Everything from the line containing "Що робити, якщо вас зламали?" through the final line of the entries, both included, should be copied exactly and with nothing else; please skip pictures.
START Provided material
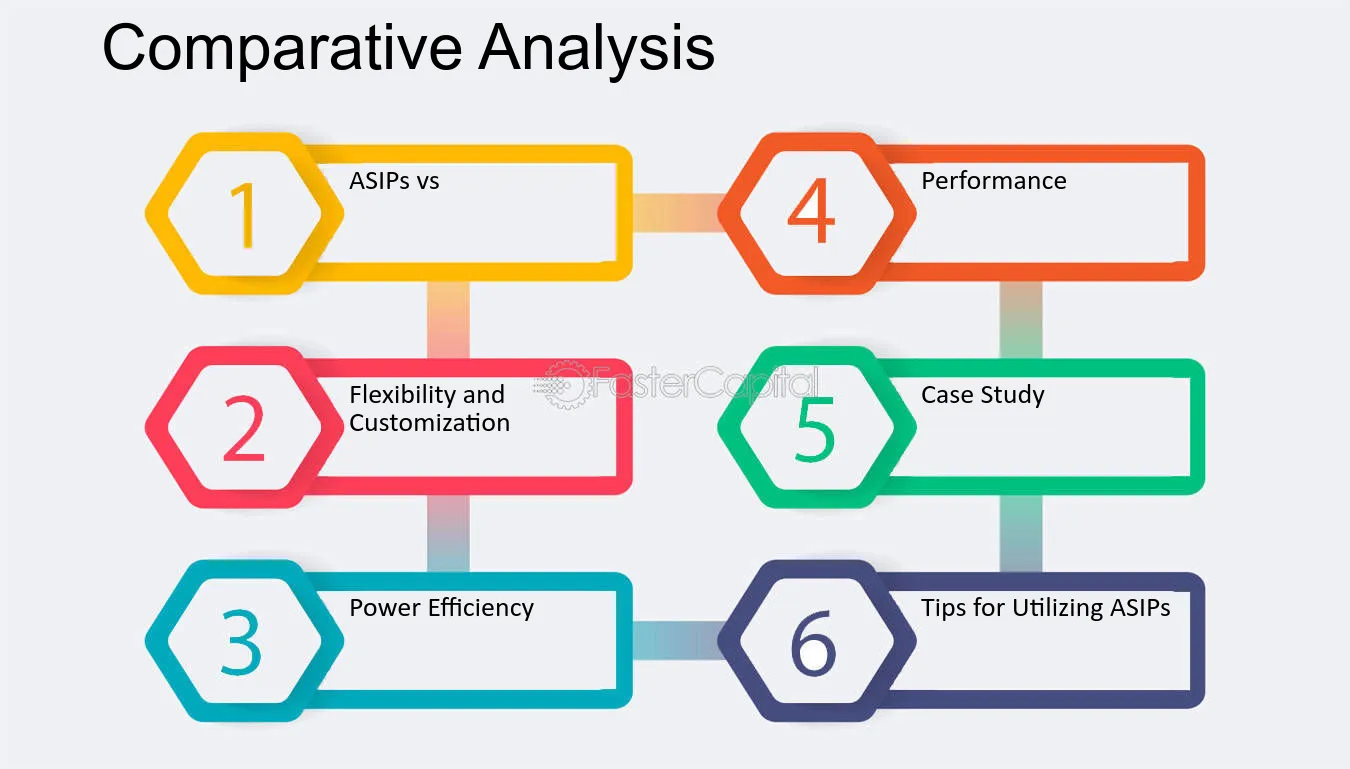 Comparative Analysis

1
ASIPs vs

2
Flexibility and Customization

3
Power Efficiency

4
Performance

5
Case Study

6
Tips for Utilizing ASIPs

FasterCapital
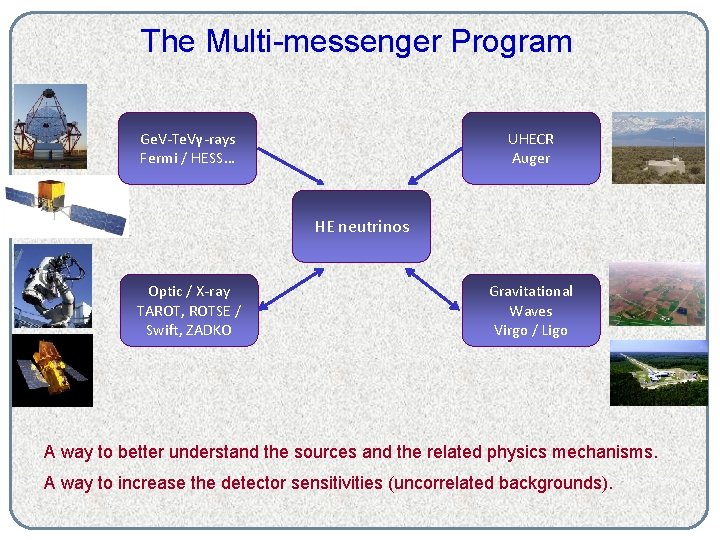 The Multi-messenger Program

GeV-TeVγ-rays
Fermi / HESS…

UHECR
Auger

HE neutrinos

Optic / X-ray
TAROT, ROTSE /
Swift, ZADKO

Gravitational
Waves
Virgo / Ligo

A way to better understand the sources and the related physics mechanisms.

A way to increase the detector sensitivities (uncorrelated backgrounds).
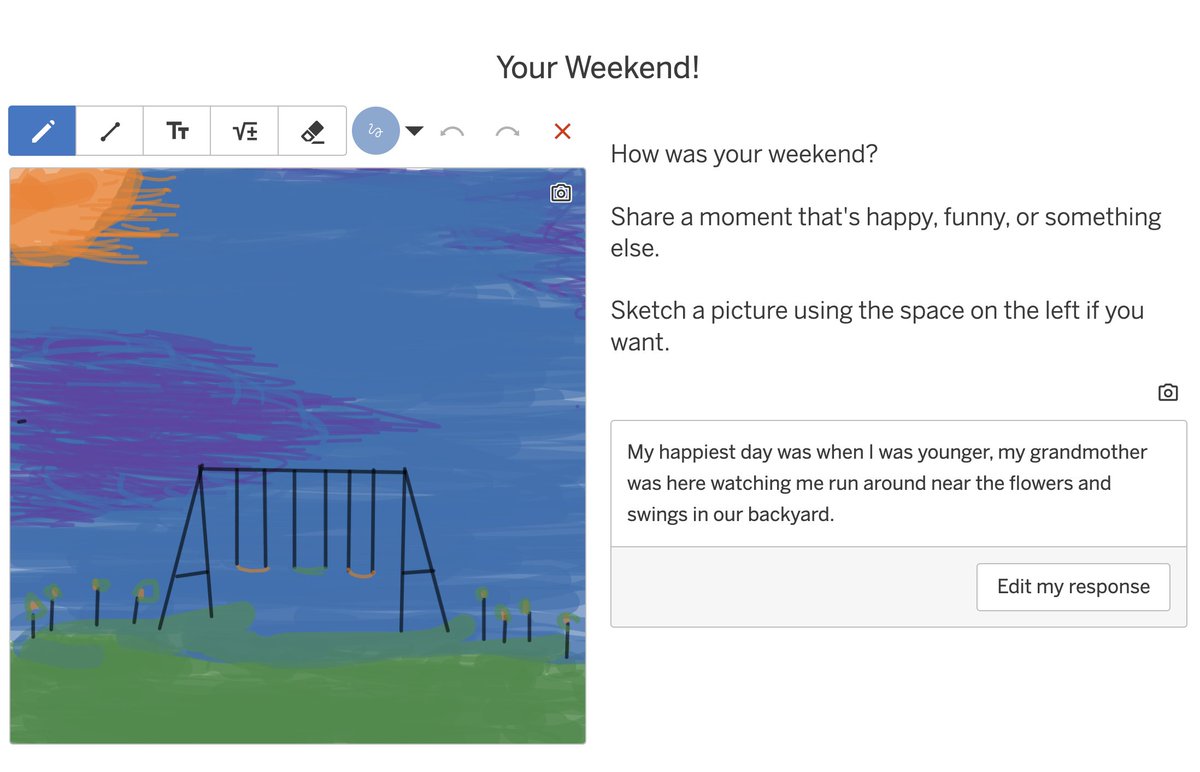 Your Weekend!

Tт

√±

How was your weekend?

Share a moment that's happy, funny, or something else.

Sketch a picture using the space on the left if you want.

My happiest day was when I was younger, my grandmother was here watching me run around near the flowers and swings in our backyard.

Edit my response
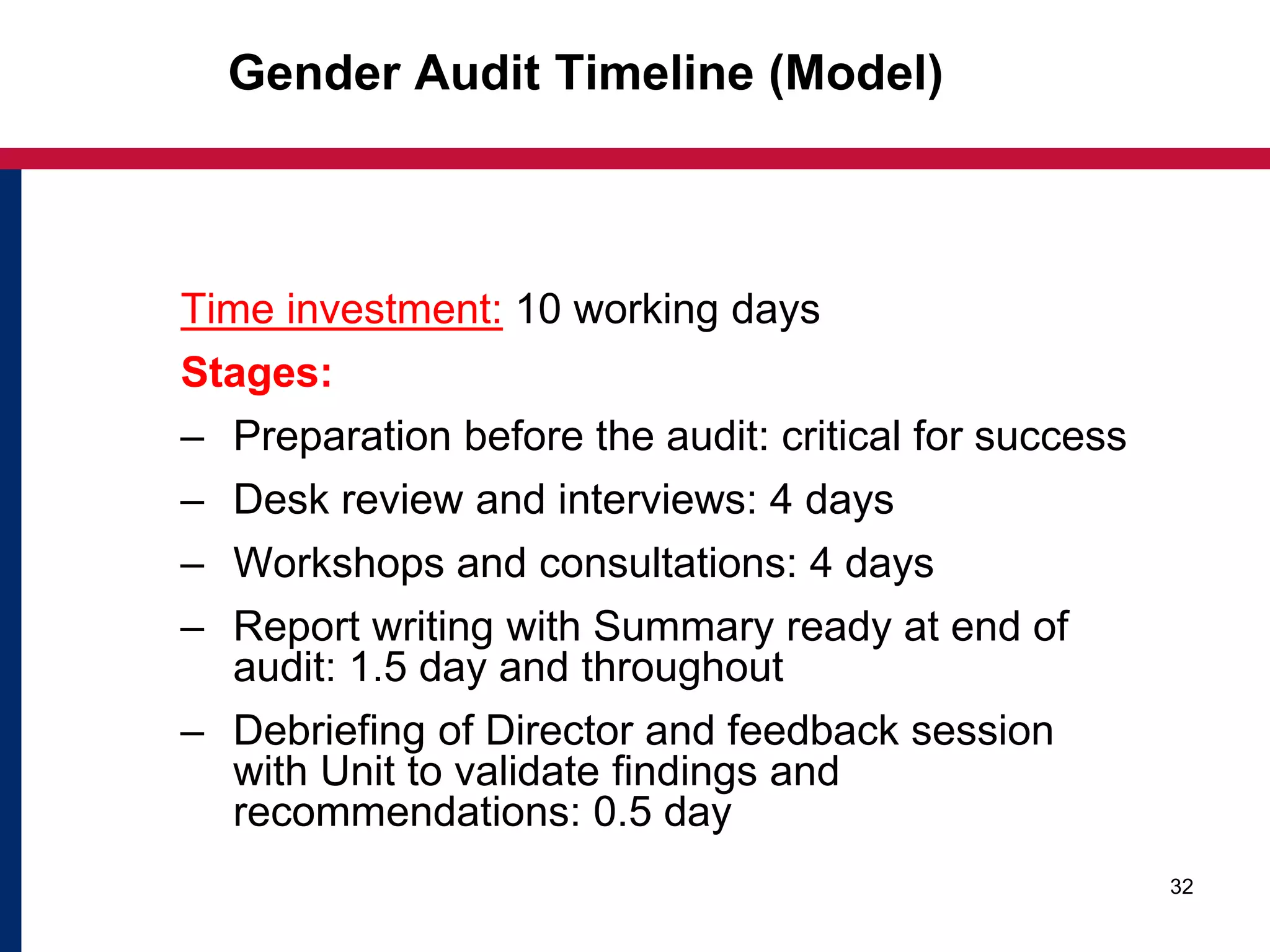 Gender Audit Timeline (Model)

Time investment: 10 working days

Stages:

– Preparation before the audit: critical for success

– Desk review and interviews: 4 days

– Workshops and consultations: 4 days

– Report writing with Summary ready at end of audit: 1.5 day and throughout

– Debriefing of Director and feedback session with Unit to validate findings and recommendations: 0.5 day

32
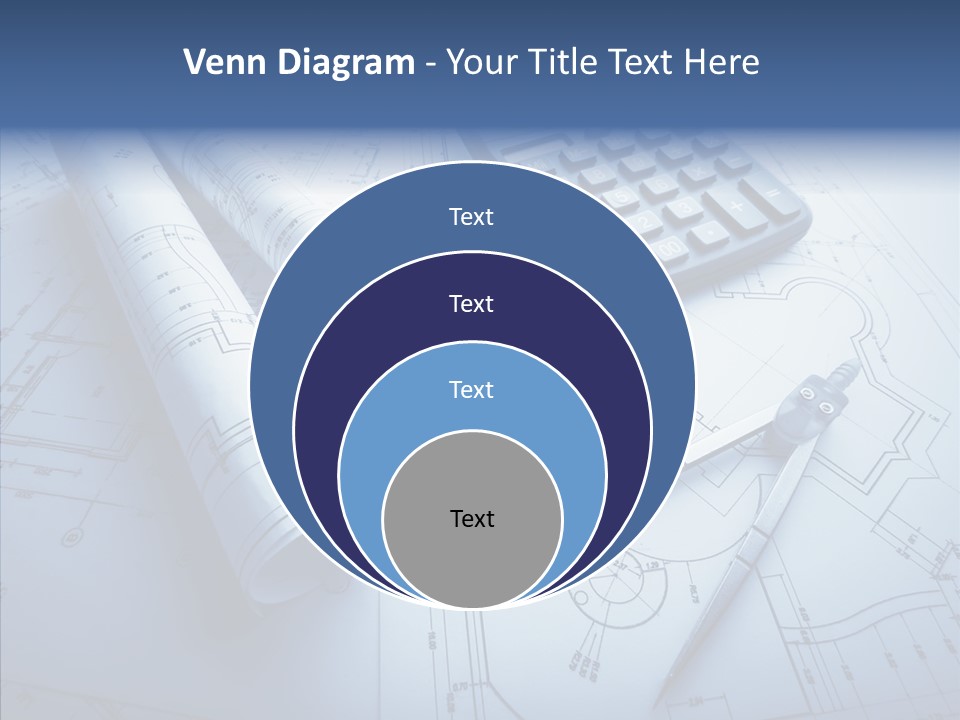 Venn Diagram - Your Title Text Here

Text

Text

Text

Text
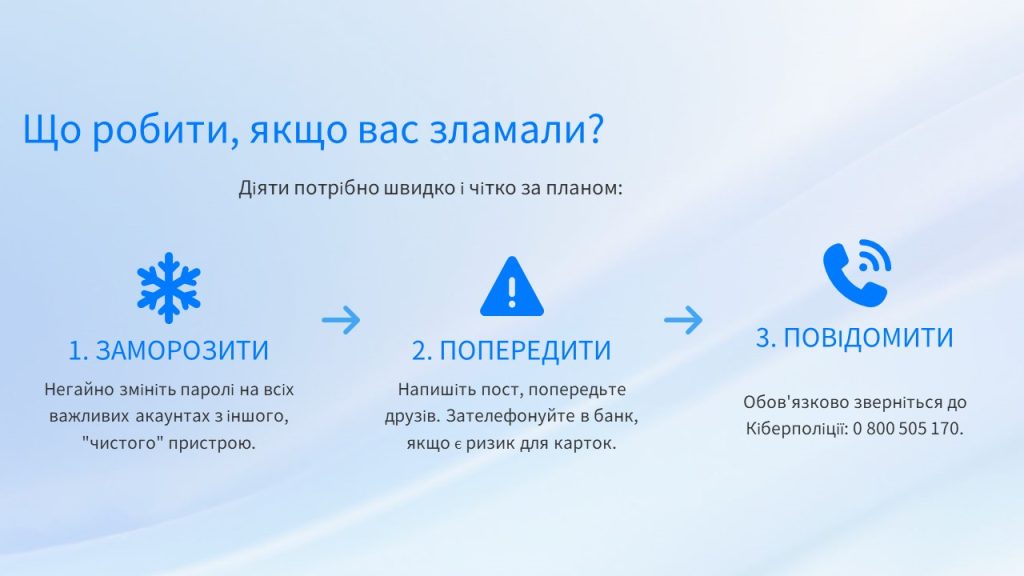 Що робити, якщо вас зламали?

Діяти потрібно швидко і чітко за планом:

1. ЗАМОРОЗИТИ

Негайно змініть паролі на всіх важливих акаунтах з іншого, "чистого" пристрою.

→

2. ПОПЕРЕДИТИ

Напишіть пост, попередьте друзів. Зателефонуйте в банк, якщо є ризик для карток.

→

3. ПОВІДОМИТИ

Обов'язково зверніться до Кіберполіції: 0 800 505 170.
END Provided material
Solution for this exercise:
 Що робити, якщо вас зламали?

Діяти потрібно швидко і чітко за планом:

1. ЗАМОРОЗИТИ

Негайно змініть паролі на всіх важливих акаунтах з іншого, "чистого" пристрою.

→

2. ПОПЕРЕДИТИ

Напишіть пост, попередьте друзів. Зателефонуйте в банк, якщо є ризик для карток.

→

3. ПОВІДОМИТИ

Обов'язково зверніться до Кіберполіції: 0 800 505 170.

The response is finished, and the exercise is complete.